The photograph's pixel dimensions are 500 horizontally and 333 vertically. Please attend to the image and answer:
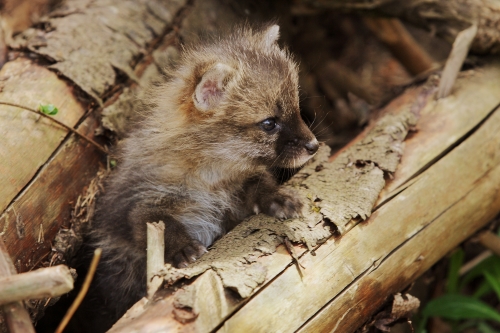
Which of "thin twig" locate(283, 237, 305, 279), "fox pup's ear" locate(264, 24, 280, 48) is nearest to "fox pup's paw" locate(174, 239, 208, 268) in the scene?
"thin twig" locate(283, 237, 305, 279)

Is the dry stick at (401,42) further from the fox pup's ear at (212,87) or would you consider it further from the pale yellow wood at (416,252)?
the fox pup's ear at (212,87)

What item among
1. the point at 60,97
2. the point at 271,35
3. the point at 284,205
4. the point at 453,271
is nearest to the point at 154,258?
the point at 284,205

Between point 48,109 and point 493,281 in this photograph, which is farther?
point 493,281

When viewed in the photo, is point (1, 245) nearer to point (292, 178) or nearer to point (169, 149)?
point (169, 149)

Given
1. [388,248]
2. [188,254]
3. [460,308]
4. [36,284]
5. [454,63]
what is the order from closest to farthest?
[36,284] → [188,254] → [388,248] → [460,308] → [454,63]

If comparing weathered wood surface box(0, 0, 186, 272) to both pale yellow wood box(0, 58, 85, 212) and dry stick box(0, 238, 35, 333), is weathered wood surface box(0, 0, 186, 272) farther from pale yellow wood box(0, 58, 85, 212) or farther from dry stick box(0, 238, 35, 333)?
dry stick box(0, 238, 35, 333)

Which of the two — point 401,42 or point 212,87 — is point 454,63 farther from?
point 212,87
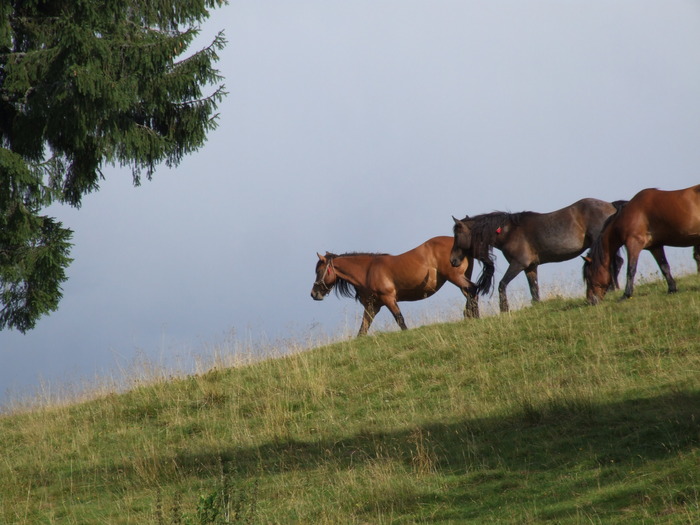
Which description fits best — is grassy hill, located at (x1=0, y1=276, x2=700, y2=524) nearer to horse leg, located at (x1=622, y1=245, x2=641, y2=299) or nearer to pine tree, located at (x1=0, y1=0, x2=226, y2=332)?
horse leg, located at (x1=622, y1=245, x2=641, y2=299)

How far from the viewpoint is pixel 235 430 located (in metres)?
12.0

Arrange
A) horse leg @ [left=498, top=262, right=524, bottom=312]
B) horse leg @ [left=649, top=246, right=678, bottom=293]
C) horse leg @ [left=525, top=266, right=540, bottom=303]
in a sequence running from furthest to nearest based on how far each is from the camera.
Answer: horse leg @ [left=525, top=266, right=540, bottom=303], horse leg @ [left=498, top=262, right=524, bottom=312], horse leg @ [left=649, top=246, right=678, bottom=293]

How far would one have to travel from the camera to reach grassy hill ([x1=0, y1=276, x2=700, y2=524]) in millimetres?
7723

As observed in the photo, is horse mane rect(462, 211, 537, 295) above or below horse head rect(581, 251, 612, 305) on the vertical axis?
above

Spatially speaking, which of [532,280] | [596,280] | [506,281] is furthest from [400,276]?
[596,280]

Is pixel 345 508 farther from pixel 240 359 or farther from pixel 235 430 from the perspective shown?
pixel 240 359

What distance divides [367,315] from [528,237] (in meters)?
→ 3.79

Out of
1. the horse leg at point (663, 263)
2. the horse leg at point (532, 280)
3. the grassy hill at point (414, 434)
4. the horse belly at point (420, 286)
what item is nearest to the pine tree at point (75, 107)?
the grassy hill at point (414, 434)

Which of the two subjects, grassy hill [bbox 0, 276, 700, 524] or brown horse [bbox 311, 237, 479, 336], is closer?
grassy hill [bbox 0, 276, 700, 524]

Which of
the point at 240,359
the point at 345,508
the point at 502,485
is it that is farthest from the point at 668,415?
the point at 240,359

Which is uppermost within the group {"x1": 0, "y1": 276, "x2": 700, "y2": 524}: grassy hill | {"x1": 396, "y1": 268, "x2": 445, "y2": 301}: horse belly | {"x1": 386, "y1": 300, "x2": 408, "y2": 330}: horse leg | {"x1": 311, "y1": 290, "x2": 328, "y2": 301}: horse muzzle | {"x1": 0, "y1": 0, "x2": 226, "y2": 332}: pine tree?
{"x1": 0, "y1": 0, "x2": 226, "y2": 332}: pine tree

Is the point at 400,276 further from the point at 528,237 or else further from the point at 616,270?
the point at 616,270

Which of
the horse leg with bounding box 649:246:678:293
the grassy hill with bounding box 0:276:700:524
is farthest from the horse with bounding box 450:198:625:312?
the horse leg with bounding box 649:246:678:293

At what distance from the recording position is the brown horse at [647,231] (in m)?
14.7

────────────────────

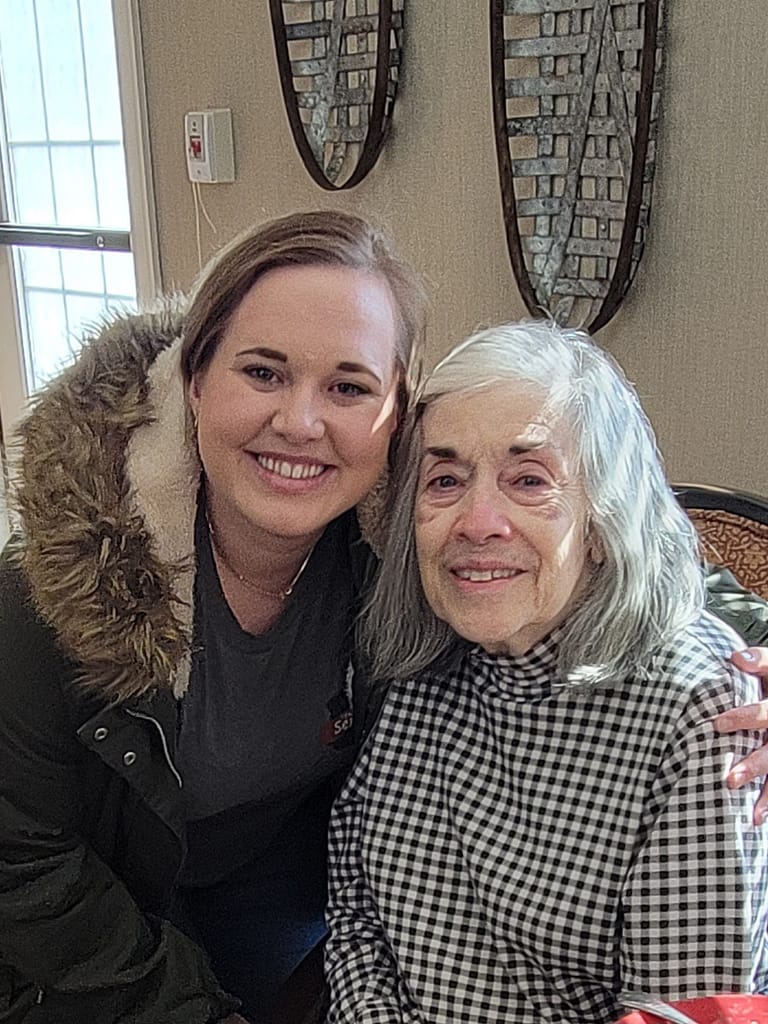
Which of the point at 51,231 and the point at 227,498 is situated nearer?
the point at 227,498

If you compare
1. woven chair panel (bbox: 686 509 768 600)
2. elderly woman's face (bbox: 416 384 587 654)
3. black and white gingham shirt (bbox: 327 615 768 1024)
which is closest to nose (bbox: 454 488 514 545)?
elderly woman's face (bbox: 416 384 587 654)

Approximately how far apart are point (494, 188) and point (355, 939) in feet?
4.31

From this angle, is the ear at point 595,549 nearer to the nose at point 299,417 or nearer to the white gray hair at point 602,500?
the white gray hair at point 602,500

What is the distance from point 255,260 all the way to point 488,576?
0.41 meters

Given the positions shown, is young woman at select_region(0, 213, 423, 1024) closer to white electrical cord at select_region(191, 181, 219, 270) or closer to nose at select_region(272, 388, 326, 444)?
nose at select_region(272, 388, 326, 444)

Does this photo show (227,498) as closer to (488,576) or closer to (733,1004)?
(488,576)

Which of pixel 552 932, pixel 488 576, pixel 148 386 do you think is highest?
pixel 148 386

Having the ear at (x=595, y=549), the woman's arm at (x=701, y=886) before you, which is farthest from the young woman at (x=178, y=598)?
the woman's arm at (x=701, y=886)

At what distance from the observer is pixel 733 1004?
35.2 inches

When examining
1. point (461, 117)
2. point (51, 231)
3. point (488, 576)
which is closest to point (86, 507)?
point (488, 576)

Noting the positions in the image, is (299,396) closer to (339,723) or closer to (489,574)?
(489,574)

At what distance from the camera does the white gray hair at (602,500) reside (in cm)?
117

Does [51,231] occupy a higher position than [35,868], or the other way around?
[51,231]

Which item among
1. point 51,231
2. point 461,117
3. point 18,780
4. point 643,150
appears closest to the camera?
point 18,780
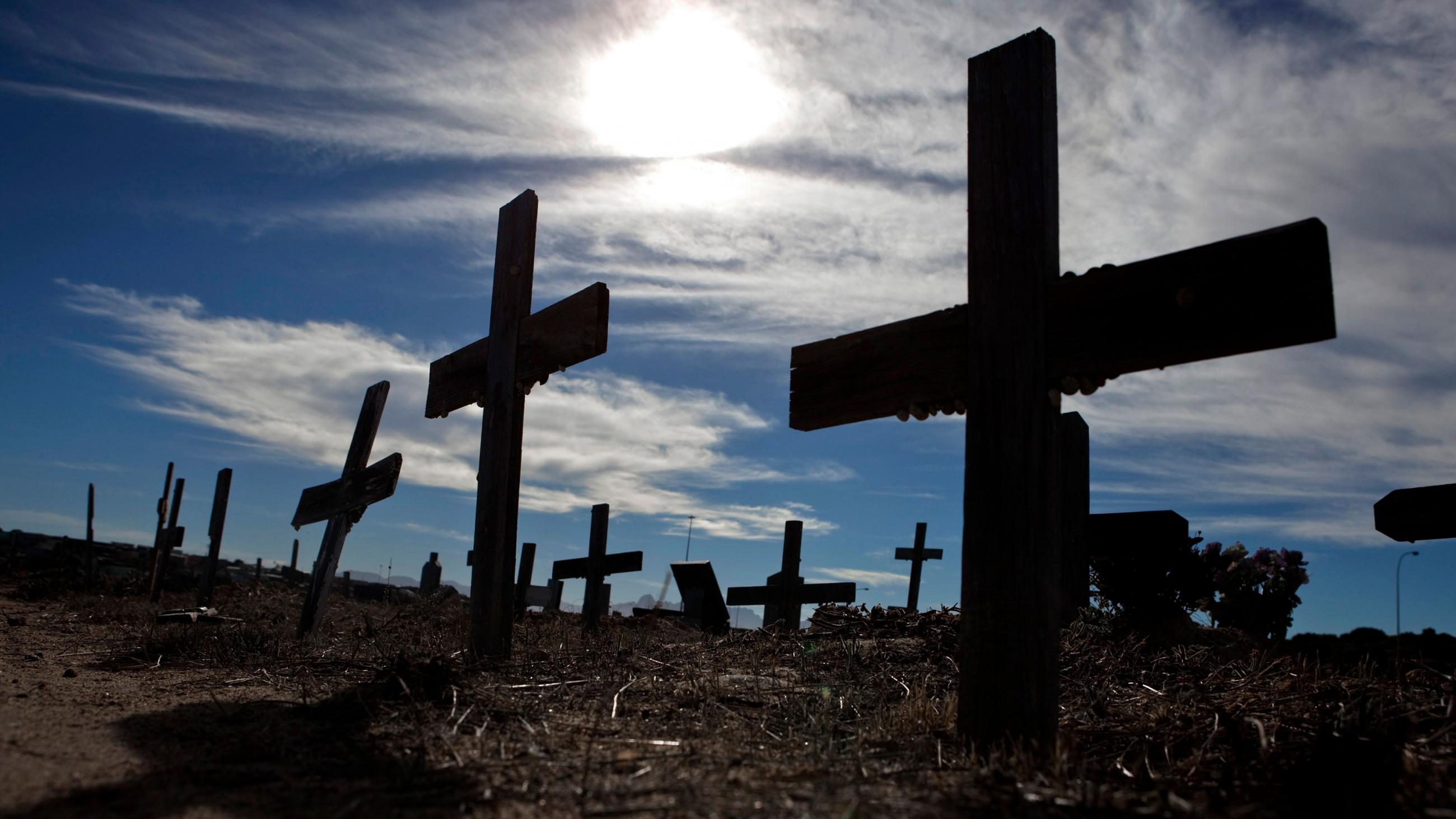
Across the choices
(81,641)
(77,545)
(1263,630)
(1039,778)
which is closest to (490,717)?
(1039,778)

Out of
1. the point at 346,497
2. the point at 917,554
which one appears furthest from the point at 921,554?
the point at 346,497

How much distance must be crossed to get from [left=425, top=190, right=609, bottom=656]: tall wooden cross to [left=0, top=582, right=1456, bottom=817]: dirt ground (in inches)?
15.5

────────────────────

* [Challenge]: Copy out the entries from the line containing "Between point 48,109" through the line containing "[36,284] → [188,254]", both lines included, reproducing each line without any change.

* [In response]:
Between point 48,109 and point 493,281 in this photograph, which is farther?
point 493,281

When viewed in the photo, is point (1, 245) nearer to point (292, 178) or nearer to point (169, 149)?
point (169, 149)

Given
1. [388,248]
2. [188,254]
3. [460,308]
4. [36,284]
5. [454,63]
what is the order from closest to farthest?
[36,284] → [188,254] → [388,248] → [460,308] → [454,63]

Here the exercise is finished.